### DATASET ENTRIES
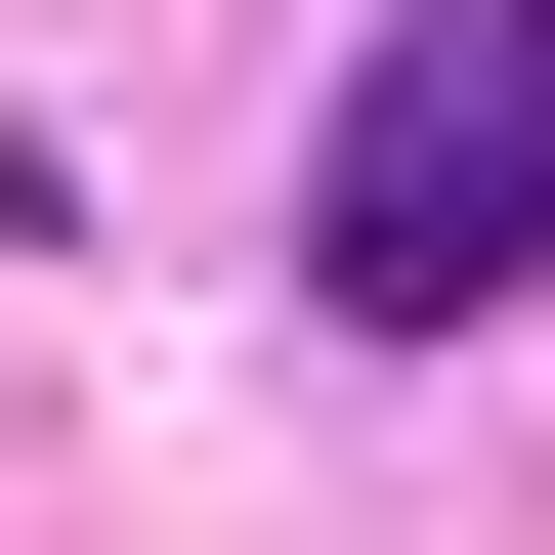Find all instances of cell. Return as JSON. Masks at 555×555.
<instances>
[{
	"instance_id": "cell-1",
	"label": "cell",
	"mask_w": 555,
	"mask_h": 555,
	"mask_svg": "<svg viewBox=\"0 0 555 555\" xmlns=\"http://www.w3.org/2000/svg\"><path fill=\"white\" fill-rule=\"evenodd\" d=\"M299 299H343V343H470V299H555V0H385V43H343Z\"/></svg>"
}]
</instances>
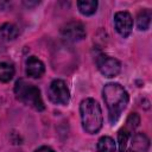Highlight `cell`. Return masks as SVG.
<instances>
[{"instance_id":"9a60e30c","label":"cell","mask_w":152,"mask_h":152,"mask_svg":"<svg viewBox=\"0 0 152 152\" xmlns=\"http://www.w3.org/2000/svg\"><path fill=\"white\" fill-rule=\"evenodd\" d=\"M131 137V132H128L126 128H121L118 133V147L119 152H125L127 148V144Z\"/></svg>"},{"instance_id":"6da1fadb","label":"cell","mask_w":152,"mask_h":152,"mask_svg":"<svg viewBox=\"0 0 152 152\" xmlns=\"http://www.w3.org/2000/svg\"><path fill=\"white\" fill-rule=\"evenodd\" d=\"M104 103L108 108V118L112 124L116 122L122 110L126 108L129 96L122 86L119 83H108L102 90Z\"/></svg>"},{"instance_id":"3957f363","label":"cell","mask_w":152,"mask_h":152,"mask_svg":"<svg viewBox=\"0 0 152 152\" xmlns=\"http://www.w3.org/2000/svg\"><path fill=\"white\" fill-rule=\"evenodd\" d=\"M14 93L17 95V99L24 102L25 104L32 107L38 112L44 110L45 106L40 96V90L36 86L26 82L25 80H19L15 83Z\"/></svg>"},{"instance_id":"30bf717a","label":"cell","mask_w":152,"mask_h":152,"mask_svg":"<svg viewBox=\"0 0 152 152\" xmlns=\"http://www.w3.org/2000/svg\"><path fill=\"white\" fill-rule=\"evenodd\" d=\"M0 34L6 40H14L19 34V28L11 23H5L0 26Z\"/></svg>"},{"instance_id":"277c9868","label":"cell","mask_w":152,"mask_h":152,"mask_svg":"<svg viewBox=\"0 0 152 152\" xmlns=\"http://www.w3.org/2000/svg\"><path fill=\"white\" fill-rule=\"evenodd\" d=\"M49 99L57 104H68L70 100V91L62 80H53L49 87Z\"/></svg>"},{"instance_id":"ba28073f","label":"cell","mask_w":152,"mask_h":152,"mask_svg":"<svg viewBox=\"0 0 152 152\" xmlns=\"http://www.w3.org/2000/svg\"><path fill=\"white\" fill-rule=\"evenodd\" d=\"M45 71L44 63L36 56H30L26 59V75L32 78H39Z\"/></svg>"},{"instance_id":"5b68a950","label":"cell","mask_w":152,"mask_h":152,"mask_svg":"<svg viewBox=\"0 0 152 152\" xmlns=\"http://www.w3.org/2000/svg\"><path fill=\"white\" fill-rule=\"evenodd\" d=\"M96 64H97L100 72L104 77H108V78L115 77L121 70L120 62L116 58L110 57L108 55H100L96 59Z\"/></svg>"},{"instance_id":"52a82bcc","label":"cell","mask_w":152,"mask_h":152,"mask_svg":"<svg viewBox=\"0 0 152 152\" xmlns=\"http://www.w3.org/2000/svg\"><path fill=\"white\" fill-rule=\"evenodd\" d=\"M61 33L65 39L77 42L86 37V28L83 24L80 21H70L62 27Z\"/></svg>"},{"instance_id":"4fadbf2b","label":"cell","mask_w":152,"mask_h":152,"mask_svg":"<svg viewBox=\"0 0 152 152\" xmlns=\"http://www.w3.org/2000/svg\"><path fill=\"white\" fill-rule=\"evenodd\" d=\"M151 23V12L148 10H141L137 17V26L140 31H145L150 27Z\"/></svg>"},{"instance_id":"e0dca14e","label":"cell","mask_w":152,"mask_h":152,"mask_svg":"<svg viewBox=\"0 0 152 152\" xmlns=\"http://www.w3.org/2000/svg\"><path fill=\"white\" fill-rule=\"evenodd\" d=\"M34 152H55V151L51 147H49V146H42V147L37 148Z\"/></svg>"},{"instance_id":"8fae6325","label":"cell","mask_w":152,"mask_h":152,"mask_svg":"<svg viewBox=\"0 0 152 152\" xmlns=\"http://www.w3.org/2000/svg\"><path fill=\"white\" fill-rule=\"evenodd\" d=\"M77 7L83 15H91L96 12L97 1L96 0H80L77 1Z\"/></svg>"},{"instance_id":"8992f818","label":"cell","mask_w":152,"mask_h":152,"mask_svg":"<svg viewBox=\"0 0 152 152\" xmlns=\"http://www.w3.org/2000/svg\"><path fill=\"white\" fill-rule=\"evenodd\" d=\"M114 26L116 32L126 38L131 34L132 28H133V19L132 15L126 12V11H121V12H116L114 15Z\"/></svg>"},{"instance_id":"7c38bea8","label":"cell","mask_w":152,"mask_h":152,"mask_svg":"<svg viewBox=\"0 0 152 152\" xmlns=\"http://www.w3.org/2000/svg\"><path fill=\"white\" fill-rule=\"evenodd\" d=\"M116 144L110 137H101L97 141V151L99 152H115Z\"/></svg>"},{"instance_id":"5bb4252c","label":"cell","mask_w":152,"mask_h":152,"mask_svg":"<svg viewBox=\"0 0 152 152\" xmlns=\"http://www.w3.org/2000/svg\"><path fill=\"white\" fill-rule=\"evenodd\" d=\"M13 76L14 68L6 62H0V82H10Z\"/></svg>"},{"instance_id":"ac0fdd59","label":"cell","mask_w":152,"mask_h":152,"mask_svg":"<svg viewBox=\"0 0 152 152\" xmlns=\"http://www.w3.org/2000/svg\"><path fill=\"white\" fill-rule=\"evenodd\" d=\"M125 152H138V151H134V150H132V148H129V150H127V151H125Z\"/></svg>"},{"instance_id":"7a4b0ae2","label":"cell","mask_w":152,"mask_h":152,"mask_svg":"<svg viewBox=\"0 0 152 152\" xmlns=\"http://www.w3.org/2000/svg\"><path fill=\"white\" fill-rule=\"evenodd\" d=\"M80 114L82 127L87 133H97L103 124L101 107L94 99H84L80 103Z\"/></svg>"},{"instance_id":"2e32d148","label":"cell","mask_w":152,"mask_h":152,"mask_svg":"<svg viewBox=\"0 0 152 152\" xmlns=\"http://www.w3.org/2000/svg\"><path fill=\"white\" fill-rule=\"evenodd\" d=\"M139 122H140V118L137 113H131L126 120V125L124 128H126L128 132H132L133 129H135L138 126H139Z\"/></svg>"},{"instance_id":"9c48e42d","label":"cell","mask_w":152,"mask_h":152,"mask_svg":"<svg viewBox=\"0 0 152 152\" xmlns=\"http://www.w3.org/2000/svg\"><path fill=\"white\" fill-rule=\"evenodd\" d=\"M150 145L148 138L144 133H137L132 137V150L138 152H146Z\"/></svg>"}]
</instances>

### WORK REQUIRED
Copy out the data above line for line, without any changes, but leave out the pictures.

### EXPECTED ANSWER
Find all instances of cell. Return as JSON. Masks at 555×555.
<instances>
[{
	"instance_id": "cell-1",
	"label": "cell",
	"mask_w": 555,
	"mask_h": 555,
	"mask_svg": "<svg viewBox=\"0 0 555 555\" xmlns=\"http://www.w3.org/2000/svg\"><path fill=\"white\" fill-rule=\"evenodd\" d=\"M299 299H343V343H470V299H555V0H385V43H343Z\"/></svg>"
}]
</instances>
Highlight `cell`. Return masks as SVG.
<instances>
[{"instance_id":"9a60e30c","label":"cell","mask_w":152,"mask_h":152,"mask_svg":"<svg viewBox=\"0 0 152 152\" xmlns=\"http://www.w3.org/2000/svg\"><path fill=\"white\" fill-rule=\"evenodd\" d=\"M131 137V132H128L126 128H121L118 133V147L119 152H125L127 148V144Z\"/></svg>"},{"instance_id":"6da1fadb","label":"cell","mask_w":152,"mask_h":152,"mask_svg":"<svg viewBox=\"0 0 152 152\" xmlns=\"http://www.w3.org/2000/svg\"><path fill=\"white\" fill-rule=\"evenodd\" d=\"M104 103L108 108V118L112 124L116 122L122 110L126 108L129 96L122 86L119 83H108L102 90Z\"/></svg>"},{"instance_id":"3957f363","label":"cell","mask_w":152,"mask_h":152,"mask_svg":"<svg viewBox=\"0 0 152 152\" xmlns=\"http://www.w3.org/2000/svg\"><path fill=\"white\" fill-rule=\"evenodd\" d=\"M14 93L17 95V99L24 102L25 104L32 107L38 112L44 110L45 106L40 96V90L36 86L26 82L25 80H19L15 83Z\"/></svg>"},{"instance_id":"30bf717a","label":"cell","mask_w":152,"mask_h":152,"mask_svg":"<svg viewBox=\"0 0 152 152\" xmlns=\"http://www.w3.org/2000/svg\"><path fill=\"white\" fill-rule=\"evenodd\" d=\"M0 34L6 40H14L19 34V28L11 23H5L0 26Z\"/></svg>"},{"instance_id":"277c9868","label":"cell","mask_w":152,"mask_h":152,"mask_svg":"<svg viewBox=\"0 0 152 152\" xmlns=\"http://www.w3.org/2000/svg\"><path fill=\"white\" fill-rule=\"evenodd\" d=\"M49 99L57 104H68L70 100V91L62 80H53L49 87Z\"/></svg>"},{"instance_id":"ba28073f","label":"cell","mask_w":152,"mask_h":152,"mask_svg":"<svg viewBox=\"0 0 152 152\" xmlns=\"http://www.w3.org/2000/svg\"><path fill=\"white\" fill-rule=\"evenodd\" d=\"M45 71L44 63L36 56H30L26 59V75L32 78H39Z\"/></svg>"},{"instance_id":"5b68a950","label":"cell","mask_w":152,"mask_h":152,"mask_svg":"<svg viewBox=\"0 0 152 152\" xmlns=\"http://www.w3.org/2000/svg\"><path fill=\"white\" fill-rule=\"evenodd\" d=\"M96 64H97L100 72L104 77H108V78L115 77L121 70L120 62L116 58L110 57L108 55H100L96 59Z\"/></svg>"},{"instance_id":"52a82bcc","label":"cell","mask_w":152,"mask_h":152,"mask_svg":"<svg viewBox=\"0 0 152 152\" xmlns=\"http://www.w3.org/2000/svg\"><path fill=\"white\" fill-rule=\"evenodd\" d=\"M61 33L65 39L77 42L86 37V28L83 24L80 21H70L62 27Z\"/></svg>"},{"instance_id":"4fadbf2b","label":"cell","mask_w":152,"mask_h":152,"mask_svg":"<svg viewBox=\"0 0 152 152\" xmlns=\"http://www.w3.org/2000/svg\"><path fill=\"white\" fill-rule=\"evenodd\" d=\"M151 23V12L148 10H141L137 17V26L140 31H145L150 27Z\"/></svg>"},{"instance_id":"e0dca14e","label":"cell","mask_w":152,"mask_h":152,"mask_svg":"<svg viewBox=\"0 0 152 152\" xmlns=\"http://www.w3.org/2000/svg\"><path fill=\"white\" fill-rule=\"evenodd\" d=\"M34 152H55V151L51 147H49V146H42V147L37 148Z\"/></svg>"},{"instance_id":"8fae6325","label":"cell","mask_w":152,"mask_h":152,"mask_svg":"<svg viewBox=\"0 0 152 152\" xmlns=\"http://www.w3.org/2000/svg\"><path fill=\"white\" fill-rule=\"evenodd\" d=\"M77 7L83 15H91L96 12L97 1L96 0H80L77 1Z\"/></svg>"},{"instance_id":"8992f818","label":"cell","mask_w":152,"mask_h":152,"mask_svg":"<svg viewBox=\"0 0 152 152\" xmlns=\"http://www.w3.org/2000/svg\"><path fill=\"white\" fill-rule=\"evenodd\" d=\"M114 26L116 32L126 38L131 34L132 28H133V19L132 15L126 12V11H121V12H116L114 15Z\"/></svg>"},{"instance_id":"7c38bea8","label":"cell","mask_w":152,"mask_h":152,"mask_svg":"<svg viewBox=\"0 0 152 152\" xmlns=\"http://www.w3.org/2000/svg\"><path fill=\"white\" fill-rule=\"evenodd\" d=\"M116 144L110 137H101L97 141V151L99 152H115Z\"/></svg>"},{"instance_id":"5bb4252c","label":"cell","mask_w":152,"mask_h":152,"mask_svg":"<svg viewBox=\"0 0 152 152\" xmlns=\"http://www.w3.org/2000/svg\"><path fill=\"white\" fill-rule=\"evenodd\" d=\"M13 76L14 68L6 62H0V82H10Z\"/></svg>"},{"instance_id":"ac0fdd59","label":"cell","mask_w":152,"mask_h":152,"mask_svg":"<svg viewBox=\"0 0 152 152\" xmlns=\"http://www.w3.org/2000/svg\"><path fill=\"white\" fill-rule=\"evenodd\" d=\"M125 152H138V151H134V150H132V148H129V150H127V151H125Z\"/></svg>"},{"instance_id":"7a4b0ae2","label":"cell","mask_w":152,"mask_h":152,"mask_svg":"<svg viewBox=\"0 0 152 152\" xmlns=\"http://www.w3.org/2000/svg\"><path fill=\"white\" fill-rule=\"evenodd\" d=\"M80 114L82 127L87 133H97L103 124L101 107L94 99H84L80 103Z\"/></svg>"},{"instance_id":"2e32d148","label":"cell","mask_w":152,"mask_h":152,"mask_svg":"<svg viewBox=\"0 0 152 152\" xmlns=\"http://www.w3.org/2000/svg\"><path fill=\"white\" fill-rule=\"evenodd\" d=\"M139 122H140V118L137 113H131L126 120V125L124 128H126L128 132H132L133 129H135L138 126H139Z\"/></svg>"},{"instance_id":"9c48e42d","label":"cell","mask_w":152,"mask_h":152,"mask_svg":"<svg viewBox=\"0 0 152 152\" xmlns=\"http://www.w3.org/2000/svg\"><path fill=\"white\" fill-rule=\"evenodd\" d=\"M150 145L148 138L144 133H137L132 137V150L138 152H146Z\"/></svg>"}]
</instances>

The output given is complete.